Attack on bar leaves 36 dead in central Africa

Officials in Burundi accuse armed opposition party

NEW YORK TIMES

NAIROBI, Kenya — Men in army fatigues and carrying military-grade weapons burst into a crowded bar in Burundi and opened fire, Burundian officials said Monday.

The violence killed 36 people and laid bare how combustible Burundi is a year after a disputed election.

Burundian officials immediately accused an armed opposition political party that had recently fled into neighboring Democratic Republic of Congo, and many Burundians fear their country could be sliding back toward war.

In the 1990s, more than 200,000 people were killed in this tiny central African nation in ethnically driven violence that soon became a dangerous free-for-all involving warring militias, rival politicians, criminal gangs, and child soldiers.

According to witnesses, 10 gunmen descended at about 9 p.m. Sunday on the Chez Les Amis bar in Gatumba, a small town near the Congo border.

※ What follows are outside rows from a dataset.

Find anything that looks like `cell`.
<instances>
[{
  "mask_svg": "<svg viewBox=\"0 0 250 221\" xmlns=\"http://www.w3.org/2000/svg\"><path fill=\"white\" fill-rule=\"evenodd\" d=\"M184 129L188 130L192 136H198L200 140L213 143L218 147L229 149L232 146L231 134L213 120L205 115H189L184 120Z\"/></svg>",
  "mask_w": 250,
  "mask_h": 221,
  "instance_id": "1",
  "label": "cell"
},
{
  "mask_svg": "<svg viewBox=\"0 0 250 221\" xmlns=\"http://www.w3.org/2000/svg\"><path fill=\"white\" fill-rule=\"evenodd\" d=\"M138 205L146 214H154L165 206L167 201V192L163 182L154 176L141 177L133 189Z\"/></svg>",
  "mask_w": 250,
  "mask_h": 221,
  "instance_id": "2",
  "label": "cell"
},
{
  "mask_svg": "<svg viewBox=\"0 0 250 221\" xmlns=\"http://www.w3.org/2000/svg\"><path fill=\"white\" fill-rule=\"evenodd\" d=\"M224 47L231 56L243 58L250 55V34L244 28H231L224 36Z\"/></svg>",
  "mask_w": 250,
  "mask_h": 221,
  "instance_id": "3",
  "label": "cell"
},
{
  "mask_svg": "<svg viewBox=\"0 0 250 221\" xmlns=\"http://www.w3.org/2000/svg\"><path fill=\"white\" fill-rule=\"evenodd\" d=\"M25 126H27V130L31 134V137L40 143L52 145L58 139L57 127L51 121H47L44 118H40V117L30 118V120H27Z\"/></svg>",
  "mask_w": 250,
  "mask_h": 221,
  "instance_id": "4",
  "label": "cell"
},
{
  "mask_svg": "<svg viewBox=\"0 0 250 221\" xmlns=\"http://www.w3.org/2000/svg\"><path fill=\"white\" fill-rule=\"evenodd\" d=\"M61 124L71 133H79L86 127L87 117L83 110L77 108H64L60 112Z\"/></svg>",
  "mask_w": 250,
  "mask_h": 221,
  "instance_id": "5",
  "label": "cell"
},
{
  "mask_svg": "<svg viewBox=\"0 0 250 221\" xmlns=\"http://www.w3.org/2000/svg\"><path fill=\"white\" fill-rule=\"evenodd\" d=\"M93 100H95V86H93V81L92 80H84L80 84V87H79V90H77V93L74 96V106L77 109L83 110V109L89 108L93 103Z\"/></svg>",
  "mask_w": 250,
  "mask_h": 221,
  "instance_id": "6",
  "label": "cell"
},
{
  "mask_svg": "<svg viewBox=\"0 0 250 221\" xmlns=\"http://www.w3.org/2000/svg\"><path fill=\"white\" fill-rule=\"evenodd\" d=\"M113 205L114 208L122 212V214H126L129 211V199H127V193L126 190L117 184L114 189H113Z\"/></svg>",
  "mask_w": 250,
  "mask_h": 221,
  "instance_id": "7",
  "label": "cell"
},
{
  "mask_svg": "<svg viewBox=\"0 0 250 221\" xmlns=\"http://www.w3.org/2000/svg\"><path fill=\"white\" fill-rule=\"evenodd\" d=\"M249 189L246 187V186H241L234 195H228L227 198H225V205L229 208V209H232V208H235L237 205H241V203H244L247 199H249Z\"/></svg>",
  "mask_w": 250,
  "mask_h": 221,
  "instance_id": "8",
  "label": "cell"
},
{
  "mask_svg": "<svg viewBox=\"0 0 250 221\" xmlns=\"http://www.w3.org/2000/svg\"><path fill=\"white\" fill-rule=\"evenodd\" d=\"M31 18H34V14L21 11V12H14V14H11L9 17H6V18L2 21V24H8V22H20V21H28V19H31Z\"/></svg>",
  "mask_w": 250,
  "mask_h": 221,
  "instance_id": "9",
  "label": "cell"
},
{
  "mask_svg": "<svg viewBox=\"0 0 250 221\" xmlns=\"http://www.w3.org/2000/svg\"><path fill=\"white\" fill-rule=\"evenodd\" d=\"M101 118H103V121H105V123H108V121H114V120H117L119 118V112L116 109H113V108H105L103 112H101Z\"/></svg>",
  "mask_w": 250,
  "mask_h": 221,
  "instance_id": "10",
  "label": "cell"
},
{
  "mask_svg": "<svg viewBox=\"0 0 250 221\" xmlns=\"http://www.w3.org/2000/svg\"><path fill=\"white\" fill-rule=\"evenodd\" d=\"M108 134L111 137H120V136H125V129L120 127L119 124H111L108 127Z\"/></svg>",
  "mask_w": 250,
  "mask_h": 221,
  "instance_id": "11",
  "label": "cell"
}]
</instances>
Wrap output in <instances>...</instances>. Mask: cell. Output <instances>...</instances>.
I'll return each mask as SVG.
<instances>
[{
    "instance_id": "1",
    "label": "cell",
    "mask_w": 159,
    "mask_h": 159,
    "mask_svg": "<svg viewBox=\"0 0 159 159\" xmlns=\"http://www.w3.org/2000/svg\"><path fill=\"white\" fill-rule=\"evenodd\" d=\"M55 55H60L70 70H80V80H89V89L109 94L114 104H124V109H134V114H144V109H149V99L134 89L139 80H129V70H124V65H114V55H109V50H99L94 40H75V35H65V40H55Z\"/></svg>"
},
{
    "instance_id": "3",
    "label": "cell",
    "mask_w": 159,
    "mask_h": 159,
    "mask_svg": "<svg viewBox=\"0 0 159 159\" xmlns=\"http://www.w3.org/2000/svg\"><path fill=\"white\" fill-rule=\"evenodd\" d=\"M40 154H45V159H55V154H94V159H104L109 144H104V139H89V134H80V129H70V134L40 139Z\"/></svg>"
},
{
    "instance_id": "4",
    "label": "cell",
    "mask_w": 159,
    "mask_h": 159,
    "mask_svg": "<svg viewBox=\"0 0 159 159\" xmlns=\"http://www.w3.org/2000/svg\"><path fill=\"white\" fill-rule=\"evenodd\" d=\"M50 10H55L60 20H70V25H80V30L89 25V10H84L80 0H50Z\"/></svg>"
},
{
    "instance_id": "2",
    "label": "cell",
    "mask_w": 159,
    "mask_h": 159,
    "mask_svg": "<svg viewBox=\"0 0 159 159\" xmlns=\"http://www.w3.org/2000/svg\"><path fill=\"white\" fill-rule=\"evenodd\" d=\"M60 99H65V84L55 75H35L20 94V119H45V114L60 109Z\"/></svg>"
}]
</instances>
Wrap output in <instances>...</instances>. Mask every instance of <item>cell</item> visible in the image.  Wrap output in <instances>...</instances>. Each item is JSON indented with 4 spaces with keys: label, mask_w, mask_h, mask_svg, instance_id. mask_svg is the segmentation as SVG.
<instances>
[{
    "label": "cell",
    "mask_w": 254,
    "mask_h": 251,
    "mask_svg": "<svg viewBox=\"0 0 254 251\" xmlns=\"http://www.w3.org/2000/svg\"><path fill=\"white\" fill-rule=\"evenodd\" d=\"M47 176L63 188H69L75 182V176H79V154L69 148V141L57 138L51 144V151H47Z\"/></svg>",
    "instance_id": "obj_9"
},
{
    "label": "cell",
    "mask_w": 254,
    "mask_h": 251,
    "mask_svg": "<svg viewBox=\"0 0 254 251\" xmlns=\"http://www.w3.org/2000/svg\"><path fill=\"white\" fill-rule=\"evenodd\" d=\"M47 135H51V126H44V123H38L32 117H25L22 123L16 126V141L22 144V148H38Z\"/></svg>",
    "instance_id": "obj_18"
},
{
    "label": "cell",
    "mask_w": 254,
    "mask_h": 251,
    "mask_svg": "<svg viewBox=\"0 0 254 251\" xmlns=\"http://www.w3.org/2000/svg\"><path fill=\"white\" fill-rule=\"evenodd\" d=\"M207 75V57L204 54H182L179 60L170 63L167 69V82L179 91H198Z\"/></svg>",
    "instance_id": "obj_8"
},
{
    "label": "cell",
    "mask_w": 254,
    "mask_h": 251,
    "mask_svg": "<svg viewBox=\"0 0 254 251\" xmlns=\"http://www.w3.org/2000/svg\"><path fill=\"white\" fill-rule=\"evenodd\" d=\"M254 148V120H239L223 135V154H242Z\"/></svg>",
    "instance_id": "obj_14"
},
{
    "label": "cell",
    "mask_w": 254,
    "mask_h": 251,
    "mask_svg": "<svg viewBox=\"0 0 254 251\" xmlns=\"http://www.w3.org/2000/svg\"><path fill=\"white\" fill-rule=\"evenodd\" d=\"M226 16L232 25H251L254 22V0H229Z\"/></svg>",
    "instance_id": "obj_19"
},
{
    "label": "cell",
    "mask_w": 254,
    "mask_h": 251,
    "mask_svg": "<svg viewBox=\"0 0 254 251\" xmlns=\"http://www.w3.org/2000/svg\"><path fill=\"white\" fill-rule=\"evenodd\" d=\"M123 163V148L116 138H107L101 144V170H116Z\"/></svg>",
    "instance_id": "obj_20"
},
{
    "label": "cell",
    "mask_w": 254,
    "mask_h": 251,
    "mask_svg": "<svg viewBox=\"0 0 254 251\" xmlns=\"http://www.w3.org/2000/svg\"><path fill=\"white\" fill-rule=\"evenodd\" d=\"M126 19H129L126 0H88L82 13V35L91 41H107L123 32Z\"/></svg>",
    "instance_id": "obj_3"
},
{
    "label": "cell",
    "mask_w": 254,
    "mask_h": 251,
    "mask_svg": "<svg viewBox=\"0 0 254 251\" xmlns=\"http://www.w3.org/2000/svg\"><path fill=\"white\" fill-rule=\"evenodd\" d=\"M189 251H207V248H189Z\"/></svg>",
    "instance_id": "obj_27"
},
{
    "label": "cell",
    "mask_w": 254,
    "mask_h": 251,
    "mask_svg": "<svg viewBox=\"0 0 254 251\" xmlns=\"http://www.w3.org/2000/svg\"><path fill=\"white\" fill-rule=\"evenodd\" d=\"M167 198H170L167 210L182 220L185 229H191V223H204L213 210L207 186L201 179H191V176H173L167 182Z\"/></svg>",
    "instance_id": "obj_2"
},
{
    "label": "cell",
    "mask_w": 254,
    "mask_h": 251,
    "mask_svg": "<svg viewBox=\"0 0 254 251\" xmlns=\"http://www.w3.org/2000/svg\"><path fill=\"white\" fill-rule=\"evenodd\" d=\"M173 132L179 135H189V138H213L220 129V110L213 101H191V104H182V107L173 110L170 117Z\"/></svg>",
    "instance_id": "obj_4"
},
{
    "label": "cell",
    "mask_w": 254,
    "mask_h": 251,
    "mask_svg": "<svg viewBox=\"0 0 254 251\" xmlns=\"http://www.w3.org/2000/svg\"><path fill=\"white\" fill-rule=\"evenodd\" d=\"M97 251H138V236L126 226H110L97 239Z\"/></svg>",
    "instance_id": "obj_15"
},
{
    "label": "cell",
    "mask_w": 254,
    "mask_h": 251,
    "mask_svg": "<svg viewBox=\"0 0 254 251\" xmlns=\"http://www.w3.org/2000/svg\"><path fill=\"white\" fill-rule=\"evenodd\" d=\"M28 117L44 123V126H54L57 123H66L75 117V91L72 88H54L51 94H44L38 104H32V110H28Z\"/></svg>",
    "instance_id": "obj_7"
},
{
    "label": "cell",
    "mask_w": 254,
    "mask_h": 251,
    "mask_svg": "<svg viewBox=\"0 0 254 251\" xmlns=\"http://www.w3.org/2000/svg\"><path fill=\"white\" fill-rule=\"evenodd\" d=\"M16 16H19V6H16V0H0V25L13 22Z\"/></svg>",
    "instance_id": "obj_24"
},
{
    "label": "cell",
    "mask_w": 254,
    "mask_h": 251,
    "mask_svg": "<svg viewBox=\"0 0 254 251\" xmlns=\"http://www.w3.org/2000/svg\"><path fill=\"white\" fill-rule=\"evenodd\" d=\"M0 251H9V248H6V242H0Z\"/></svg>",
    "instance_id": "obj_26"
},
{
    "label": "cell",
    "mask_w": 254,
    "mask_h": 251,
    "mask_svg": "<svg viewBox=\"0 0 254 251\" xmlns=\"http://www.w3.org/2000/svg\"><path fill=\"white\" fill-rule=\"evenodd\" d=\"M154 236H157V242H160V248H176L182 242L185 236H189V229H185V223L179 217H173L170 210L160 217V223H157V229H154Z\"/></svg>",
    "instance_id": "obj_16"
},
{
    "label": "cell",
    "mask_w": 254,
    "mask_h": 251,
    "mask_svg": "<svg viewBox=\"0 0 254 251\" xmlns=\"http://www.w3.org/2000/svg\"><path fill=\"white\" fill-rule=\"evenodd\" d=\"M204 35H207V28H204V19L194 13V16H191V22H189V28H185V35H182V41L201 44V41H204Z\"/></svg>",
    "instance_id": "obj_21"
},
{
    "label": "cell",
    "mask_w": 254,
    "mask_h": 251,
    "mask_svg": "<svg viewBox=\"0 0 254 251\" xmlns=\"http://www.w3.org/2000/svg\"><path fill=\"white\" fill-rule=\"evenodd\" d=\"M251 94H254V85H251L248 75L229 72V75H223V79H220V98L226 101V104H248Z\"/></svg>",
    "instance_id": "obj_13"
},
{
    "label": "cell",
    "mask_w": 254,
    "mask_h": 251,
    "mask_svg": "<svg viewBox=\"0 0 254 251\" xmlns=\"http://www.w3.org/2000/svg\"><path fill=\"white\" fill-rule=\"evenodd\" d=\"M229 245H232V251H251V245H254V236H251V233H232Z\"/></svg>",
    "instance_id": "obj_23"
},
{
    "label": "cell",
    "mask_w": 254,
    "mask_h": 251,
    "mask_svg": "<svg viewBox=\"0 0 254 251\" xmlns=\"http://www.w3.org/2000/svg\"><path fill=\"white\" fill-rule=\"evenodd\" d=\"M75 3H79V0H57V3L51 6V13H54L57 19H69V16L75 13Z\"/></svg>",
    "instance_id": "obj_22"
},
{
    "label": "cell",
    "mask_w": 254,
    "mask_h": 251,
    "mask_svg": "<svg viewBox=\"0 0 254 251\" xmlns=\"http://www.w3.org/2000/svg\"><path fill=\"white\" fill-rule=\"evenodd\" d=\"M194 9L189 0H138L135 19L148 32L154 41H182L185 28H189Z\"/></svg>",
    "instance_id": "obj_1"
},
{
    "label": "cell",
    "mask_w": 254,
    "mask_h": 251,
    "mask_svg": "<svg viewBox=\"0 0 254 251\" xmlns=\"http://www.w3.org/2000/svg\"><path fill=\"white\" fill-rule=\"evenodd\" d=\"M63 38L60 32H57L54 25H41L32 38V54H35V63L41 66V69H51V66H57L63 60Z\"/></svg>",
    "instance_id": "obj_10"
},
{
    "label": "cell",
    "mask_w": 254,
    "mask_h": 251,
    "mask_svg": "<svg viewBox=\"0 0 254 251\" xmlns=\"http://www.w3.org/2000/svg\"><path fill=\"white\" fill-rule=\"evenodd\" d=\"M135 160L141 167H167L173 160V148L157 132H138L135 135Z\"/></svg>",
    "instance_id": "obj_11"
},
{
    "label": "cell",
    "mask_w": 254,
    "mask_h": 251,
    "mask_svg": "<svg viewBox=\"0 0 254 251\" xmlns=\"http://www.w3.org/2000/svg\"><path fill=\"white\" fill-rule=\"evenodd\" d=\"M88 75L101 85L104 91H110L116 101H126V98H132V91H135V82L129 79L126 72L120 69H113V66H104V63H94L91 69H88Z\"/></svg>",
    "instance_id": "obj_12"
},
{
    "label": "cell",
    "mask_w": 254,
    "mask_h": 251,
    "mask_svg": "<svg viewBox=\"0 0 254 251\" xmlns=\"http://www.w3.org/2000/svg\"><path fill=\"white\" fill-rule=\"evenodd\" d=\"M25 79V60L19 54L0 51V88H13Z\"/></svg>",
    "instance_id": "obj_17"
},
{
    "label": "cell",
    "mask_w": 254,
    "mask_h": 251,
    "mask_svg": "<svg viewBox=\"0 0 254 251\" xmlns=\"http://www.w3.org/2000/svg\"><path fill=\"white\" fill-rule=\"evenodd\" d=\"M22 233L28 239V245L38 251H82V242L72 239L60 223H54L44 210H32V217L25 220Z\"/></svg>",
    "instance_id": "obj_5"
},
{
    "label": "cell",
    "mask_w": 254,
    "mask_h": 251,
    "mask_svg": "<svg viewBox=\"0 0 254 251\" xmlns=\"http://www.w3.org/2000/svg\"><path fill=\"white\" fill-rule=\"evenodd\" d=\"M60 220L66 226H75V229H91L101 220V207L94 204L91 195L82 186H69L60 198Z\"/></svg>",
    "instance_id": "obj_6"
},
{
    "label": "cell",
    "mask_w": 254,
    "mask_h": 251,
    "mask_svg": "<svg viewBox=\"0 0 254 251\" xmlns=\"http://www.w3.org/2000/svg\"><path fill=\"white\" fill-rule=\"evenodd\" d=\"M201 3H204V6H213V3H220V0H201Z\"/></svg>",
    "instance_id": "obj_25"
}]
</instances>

An African diplomat in Nairobi said the bar was owned by a supporter of the Burundian government and that it was a well-known watering hole for fans of the governing party.

The gunmen ordered everybody in the bar to lie on the floor, and then they opened fire.

“Kill them all, kill them all.Make sure there’s no survivors,” one of the gunmen said, according to an Associated Press reporter who spoke to witnesses.

Government officials said 36 people were killed and 15 wounded. After the attack, witnesses said the gunmen slipped across the border, just a few miles away.

In recent months, Burundi has been haunted by mysterious killings, with gagged and bound bodies showing up in rivers. Diplomats and human rights groups say the Burundian government has embarked on a campaign to methodically eliminate opposition supporters.

“The government has been slaughtering them like rats,” said the African diplomat, who was not authorized to speak publicly. The attack, he said simply, “was payback.”

In 2008, the last of Burundi’s heavily armed rebel groups agreed to form a political party. A truce held until last year, when several opposition leaders claimed the government rigged local elections, prompting opposition leaders to withdraw from the presidential election. Agathon Rwasa, a rebel leader who briefly flirted with civilian life, suddenly disappeared, and many analysts said he had returned to the bush, in Congo, to reorganize his militia.